Well, this was a short, relatively uncomplicated episode. It happened to make for mediocre tv, but it’s great for me as a recapper! Heigh ho!
Russell Hunt/Boring Politics
At the end of last week’s episode, millions (dozens?) of Alsookie Stackheaux shippers were thrilled as the two FINALLY appeared to be getting it on. This week, we get about ten more seconds of tongue twisting and a great ab shot before Sookie voms right on Alcide’s feet.
I hope he was still wearing shoes. To his credit, Alcide looks more surprised and concerned than mad or disappointed, and he stays sweet to Sookie throughout the episode. I guess when your werewolf traditions involve eating each others dead bodies, it’s hard to get grossed out.
Just to ruin the moment a little more, Bill and Eric appear in the doorway, clearly pleased. I guess they were going to interrupt the pair either way. At least Sookie ruined it first, or I think both she and Alcide would have been waaay more pissed.

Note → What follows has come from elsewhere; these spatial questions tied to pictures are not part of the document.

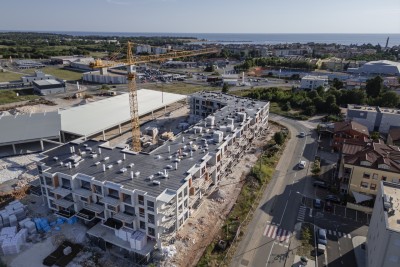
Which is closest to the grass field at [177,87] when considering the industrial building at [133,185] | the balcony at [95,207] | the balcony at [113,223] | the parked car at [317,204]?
the industrial building at [133,185]

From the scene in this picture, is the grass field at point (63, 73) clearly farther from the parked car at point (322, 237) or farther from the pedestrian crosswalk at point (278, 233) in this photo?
the parked car at point (322, 237)

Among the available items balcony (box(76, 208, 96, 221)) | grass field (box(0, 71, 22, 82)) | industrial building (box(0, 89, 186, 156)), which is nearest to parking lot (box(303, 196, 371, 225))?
balcony (box(76, 208, 96, 221))

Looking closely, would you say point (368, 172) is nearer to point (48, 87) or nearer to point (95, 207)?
point (95, 207)

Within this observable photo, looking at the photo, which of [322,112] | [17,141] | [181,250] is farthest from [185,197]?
[322,112]

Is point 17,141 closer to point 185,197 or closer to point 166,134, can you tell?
point 166,134

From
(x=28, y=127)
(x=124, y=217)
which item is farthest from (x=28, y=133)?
(x=124, y=217)

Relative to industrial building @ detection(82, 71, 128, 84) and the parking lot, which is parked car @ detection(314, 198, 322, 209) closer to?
the parking lot

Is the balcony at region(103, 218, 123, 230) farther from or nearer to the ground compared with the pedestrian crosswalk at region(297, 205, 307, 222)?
farther from the ground
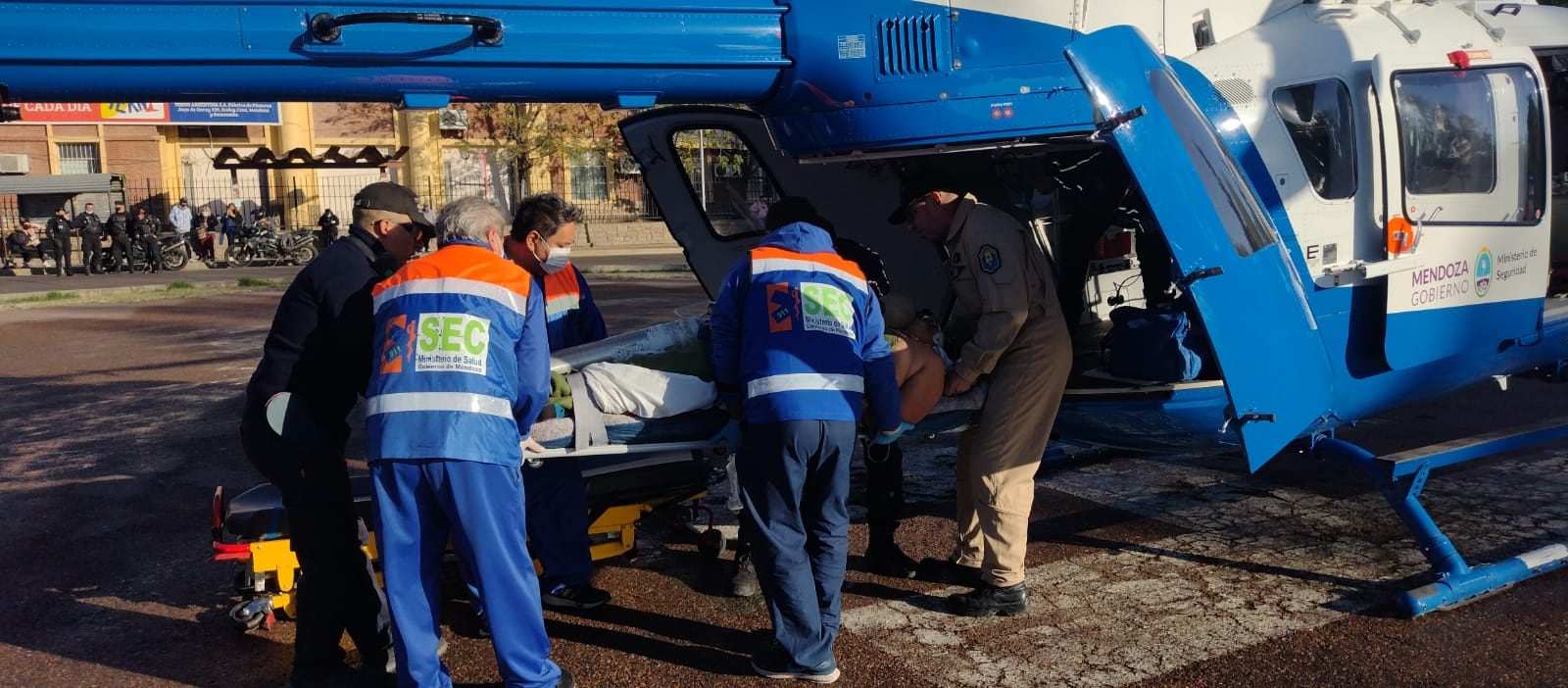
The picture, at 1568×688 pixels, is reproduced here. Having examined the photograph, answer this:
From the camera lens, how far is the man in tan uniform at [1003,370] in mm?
5031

Bill and Eric are there (supposedly) for Sookie’s help: they want her to ‘unglamor’ Alcide’s employee, Doug, who must know how Russell got out. Sookie’s more than a tad frustrated with the never-ending cycle of supernatural threats: “A 3,000 year old vampire wants to suck my blood. Must be Thursday!” Sookie goes into Doug’s mind through the glamour, and sees that a woman with an authority pendant dug up Russell. So.. Nora or Salome, or the woman on the panel?

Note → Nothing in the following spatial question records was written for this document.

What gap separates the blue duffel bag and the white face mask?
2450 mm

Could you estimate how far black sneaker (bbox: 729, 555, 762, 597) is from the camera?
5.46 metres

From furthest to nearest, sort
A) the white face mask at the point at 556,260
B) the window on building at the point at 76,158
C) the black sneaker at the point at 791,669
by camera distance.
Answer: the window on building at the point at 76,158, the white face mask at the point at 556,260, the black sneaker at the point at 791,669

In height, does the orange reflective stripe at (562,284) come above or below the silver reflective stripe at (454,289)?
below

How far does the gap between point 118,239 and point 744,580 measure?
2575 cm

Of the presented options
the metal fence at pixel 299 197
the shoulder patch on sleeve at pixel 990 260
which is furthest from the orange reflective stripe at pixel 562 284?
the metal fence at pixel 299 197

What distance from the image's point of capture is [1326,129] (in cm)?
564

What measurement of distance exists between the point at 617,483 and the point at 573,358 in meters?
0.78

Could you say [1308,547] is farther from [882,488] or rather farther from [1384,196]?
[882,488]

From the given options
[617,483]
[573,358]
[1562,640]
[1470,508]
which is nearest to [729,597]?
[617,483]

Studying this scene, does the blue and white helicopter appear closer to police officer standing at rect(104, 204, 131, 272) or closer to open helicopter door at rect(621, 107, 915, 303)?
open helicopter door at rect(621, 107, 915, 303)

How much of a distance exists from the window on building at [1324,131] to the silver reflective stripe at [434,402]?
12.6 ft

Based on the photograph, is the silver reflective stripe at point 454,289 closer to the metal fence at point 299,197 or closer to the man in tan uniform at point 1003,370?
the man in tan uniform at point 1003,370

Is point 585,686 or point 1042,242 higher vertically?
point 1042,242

Speaking of Nora, she’s still alive (as far as vamps go) and is praying furiously in her cell.
I don’t know why she isn’t dead yet, already having given up Traitor Child Vamp, who went kersplat last week.
The Authority minions are watching Eric and Bill’s movements, and to them it seems the boys are just eating coffee and donuts and hitting on Sookie. Frustrated with the lack of progress, Salome resets the clock: they have until dawn. to find Russell.
The Guardian, meanwhile, is mourning Traitor Boy Vamp, who was supposed to be his bro for eternal life. He’s also looking into a mysterious vial of blood, purported to be Lilith’s.
Anyway, the lady who stole Russell made Doug carry him to his new location, creepy old hospital. (Why? It’s not like vamps need help carrying anything. Best guess: cute outfit and she didn’t want to get Russell’s pus-y face on it.)
looks like something from the back of my fridge.
Sookie and the boys follow the trail. Bill and Eric have adorable homoerotic aggression (shocking!) about who’s a bigger traitor and such – when they get the call from Mac from Veronica Mars that the I-Stakes are set to activate at dawn. Bigger part for Mac please!
Eric and Bill try, as usual, to claim they are going to be the manly saviors and go find Russell while Sookie waits outside. Yea right. “Don’t you know not to split up in a big creepy asylum with a crazed killer on the loose?” Plus, she has the “microwave fingers.” Sookie pushes her way in.
Inside the hospital, Doug is adorably afraid and making little Are You Afraid of the Dark whimpers. He’s lamenting never going to New York before he dies. (Eric: “New York City smells like pee and the people are rude.”) Sookie follows Doug’s mind-path-thing, and they come upon a cute little rattie chewing on a human hand.
OM NOM NOM!
Behind some Halloween decorations, they find a pile of dead bodies, one of whom I believe is the spawn of Kevin Sorbo and John Hamm.
Doug runs off in fear and finds a bunch of people in straightjackets waiting to be eaten by Russell. They don’t release them.. but I hope they do, cause that’s actually really scary.
Lafayette sees his demon face in the mirror and starts praying.. when all his little prayer figurines start moving and talking to him.